T Eimoto, M Kitaoka, H Ogawa, H Niwa, T Murase, H Tateyama, H Inagaki, T Soji, H J Wang
Histopathology 2002, 40 (1): 46-57

AIMS: Malignant thymic tumour histologically resembling a soft tissue sarcoma is extremely rare and defined as sarcomatoid carcinoma in the recent World Health Organization (WHO) classification. We report two such cases in which the tumour cells showed a prominent rhabdomyoblastic differentiation and analyse whether these tumours retain an epithelial nature at least in part.

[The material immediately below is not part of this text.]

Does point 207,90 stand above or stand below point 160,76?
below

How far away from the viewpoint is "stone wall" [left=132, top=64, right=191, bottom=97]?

METHODS AND RESULTS: One tumour occurred in a 51-year-old man (Case 1) and the other in a 40-year-old woman (Case 2). Microscopically, both tumours consisted essentially of two types of tumour cells: spindle and large round cells, with no apparent epithelial components. Osteosarcomatous small foci were also found in Case 2. Immunohistochemically, desmin and muscle-specific actin were positive in the majority of both types of tumour cells, whereas myogenin was predominant in the spindle cells and myoglobin in the large round cells. Some of both types of cells expressed cytokeratin with co-expression of myoglobin in the large round cells, but with no myogenin in the spindle cells. Some cytokeratin-positive spindle cells were also negative for desmin. Ultrastructural examination of a recurrent tumour in Case 2 revealed some epithelial features among the spindle cells. Cytogenetic study of the same tumour showed a complex abnormality including der(16)t(1;16)(q12;q12.1), an identical pattern previously reported in a case of thymic squamous cell carcinoma.

CONCLUSIONS: The findings support the definition in the WHO classification of sarcomatoid carcinoma that includes purely sarcomatous tumour as in the present cases. Occurrence of this type of tumour may indicate a relationship between thymic epithelial cells and myoid cells and/or a potential for divergent differentiation in thymic epithelial tumours.